Quasi self-similarity and its application to the global in time solvability of a superlinear heat equation

Abstract: This paper concerns the global in time existence of solutions for a semilinear heat equation \begin{equation} \tag{P} \label{eq:P} \begin{cases} \partial_t u = \Delta u + f(u), &x\in \mathbb{R}^N, \,\,\, t>0, \[3pt] u(x,0) = u_0(x) \ge 0, &x\in \mathbb{R}^N, \end{cases} \end{equation} where $N\ge 1$, $u_0$ is a nonnegative initial function and $f\in C^1([0,\infty)) \cap C^2((0,\infty))$ denotes superlinear nonlinearity of the problem. We consider the global in time existence and nonexistence of solutions for problem~\eqref{eq:P}. The main purpose of this paper is to determine the critical decay rate of initial functions for the global existence of solutions.

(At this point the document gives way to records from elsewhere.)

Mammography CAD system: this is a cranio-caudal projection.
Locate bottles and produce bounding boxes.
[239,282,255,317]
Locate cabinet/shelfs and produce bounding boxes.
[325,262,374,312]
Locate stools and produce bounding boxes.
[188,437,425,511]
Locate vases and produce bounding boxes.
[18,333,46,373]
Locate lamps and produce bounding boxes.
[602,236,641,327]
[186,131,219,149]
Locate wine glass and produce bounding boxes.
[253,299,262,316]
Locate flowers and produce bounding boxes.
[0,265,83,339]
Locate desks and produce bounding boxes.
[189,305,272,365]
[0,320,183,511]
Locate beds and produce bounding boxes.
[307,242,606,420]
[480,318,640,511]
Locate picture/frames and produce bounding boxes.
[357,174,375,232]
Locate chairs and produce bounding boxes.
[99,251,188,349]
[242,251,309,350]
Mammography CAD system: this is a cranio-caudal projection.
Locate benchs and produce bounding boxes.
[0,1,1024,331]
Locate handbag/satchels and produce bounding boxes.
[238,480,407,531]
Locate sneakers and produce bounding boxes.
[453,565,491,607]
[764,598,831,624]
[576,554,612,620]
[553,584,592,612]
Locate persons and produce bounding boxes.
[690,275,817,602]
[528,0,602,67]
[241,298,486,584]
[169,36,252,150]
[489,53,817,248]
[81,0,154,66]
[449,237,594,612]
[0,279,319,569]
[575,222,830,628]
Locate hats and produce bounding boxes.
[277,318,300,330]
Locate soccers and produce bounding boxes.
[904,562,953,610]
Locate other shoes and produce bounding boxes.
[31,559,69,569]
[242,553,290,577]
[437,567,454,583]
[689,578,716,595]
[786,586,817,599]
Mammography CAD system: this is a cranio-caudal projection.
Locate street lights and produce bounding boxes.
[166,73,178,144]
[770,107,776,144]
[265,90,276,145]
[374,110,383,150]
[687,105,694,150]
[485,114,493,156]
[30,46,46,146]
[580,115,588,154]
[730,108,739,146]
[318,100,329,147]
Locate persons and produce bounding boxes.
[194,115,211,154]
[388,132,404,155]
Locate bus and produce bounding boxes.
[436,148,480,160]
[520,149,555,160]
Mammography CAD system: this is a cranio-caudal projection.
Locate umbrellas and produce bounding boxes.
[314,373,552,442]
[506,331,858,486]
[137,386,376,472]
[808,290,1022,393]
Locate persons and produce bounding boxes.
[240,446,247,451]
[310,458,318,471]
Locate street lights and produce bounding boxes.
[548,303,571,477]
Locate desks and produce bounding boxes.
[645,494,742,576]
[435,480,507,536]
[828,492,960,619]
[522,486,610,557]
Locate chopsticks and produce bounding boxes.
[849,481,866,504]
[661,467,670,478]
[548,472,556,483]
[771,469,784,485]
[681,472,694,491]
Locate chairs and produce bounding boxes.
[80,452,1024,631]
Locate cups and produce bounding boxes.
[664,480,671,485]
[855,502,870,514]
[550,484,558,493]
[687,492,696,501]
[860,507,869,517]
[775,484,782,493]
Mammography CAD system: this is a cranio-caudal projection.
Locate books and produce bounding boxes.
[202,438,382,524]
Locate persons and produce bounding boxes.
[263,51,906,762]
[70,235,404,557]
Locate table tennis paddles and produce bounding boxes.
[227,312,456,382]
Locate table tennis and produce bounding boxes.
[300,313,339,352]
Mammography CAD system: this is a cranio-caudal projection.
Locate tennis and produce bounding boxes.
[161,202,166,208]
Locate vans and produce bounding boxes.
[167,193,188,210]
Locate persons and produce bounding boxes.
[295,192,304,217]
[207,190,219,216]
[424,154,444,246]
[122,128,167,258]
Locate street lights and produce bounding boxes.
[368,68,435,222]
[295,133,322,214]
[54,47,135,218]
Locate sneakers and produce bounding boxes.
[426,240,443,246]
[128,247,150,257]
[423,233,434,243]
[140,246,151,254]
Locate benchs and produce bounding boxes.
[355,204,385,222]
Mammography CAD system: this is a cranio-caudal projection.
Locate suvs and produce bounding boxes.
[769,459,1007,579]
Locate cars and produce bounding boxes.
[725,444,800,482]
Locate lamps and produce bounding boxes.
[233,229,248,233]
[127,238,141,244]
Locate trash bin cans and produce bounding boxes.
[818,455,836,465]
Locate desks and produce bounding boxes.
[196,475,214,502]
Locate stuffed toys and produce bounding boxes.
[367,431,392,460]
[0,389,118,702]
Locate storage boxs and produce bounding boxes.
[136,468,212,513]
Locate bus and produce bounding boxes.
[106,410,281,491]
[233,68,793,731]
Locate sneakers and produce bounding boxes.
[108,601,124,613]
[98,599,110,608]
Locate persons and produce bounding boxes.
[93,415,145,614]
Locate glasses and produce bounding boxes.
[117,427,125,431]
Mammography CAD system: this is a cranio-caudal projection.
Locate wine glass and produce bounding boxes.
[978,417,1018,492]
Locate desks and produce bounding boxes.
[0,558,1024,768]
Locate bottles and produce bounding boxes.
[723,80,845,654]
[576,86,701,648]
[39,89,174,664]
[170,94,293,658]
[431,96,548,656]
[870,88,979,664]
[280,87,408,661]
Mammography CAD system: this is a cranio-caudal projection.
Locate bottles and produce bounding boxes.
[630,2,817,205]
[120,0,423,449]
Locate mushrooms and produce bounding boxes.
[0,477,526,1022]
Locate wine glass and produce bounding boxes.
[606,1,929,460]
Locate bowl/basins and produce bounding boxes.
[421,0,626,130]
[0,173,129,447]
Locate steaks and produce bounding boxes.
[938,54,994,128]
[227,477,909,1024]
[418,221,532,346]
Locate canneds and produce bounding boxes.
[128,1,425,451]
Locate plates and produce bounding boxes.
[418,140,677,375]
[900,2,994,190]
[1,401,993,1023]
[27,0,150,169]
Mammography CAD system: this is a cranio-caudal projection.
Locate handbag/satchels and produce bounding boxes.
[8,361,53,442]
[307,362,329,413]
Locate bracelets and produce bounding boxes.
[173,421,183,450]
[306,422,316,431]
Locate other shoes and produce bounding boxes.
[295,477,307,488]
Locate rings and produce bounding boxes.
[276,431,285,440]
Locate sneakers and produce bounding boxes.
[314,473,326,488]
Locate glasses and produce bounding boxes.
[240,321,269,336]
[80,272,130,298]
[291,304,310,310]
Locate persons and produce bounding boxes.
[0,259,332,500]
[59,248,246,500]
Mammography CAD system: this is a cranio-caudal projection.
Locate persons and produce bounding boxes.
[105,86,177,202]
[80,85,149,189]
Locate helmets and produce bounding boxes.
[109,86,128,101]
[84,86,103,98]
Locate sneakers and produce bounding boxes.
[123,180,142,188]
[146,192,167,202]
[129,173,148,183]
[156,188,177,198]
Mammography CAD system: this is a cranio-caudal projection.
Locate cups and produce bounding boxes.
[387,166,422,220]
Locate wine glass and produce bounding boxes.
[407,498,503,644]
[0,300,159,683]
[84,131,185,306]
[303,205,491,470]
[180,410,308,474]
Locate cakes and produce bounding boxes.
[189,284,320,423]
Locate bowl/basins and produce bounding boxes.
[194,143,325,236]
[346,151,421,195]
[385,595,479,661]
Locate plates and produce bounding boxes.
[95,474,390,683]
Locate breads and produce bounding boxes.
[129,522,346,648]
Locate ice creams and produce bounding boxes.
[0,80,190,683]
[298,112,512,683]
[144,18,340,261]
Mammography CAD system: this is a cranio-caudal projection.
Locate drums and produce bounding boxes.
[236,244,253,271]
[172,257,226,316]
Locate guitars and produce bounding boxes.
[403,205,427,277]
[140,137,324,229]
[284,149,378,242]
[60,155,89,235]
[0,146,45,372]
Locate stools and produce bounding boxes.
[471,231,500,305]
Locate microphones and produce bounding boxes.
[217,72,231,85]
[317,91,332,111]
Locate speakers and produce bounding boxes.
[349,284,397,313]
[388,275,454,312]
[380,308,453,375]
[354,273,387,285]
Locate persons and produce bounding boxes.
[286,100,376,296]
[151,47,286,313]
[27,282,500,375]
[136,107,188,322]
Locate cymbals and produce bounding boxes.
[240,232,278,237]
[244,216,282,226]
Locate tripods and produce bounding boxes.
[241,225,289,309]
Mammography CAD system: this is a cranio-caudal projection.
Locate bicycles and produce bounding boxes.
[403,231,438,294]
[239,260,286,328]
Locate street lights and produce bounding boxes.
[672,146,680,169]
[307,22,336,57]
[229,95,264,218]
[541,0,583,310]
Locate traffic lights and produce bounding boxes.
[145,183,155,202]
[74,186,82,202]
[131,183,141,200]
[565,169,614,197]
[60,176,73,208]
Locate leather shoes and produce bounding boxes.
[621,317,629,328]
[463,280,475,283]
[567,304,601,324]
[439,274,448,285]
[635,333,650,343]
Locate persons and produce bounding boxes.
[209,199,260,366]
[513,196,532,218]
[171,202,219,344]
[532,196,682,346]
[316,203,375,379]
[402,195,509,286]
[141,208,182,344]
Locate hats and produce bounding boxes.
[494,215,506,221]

In particular, we show that it is characterized by quasi self-similar solutions which are solutions $W$ of \begin{equation} \notag \Delta W + \frac{y}{2}\cdot \nabla W + f(W)F(W) + f(W) + \frac{|\nabla W|^2}{f(W)F(W)} \Bigl[ q - f'(W)F(W) \Bigr] = 0, \quad y \in \mathbb{R}^N, \end{equation} where $F(s):=\displaystyle\int_s^{\infty}\dfrac{1}{f(\eta)}d\eta$ and $q\ge 1$.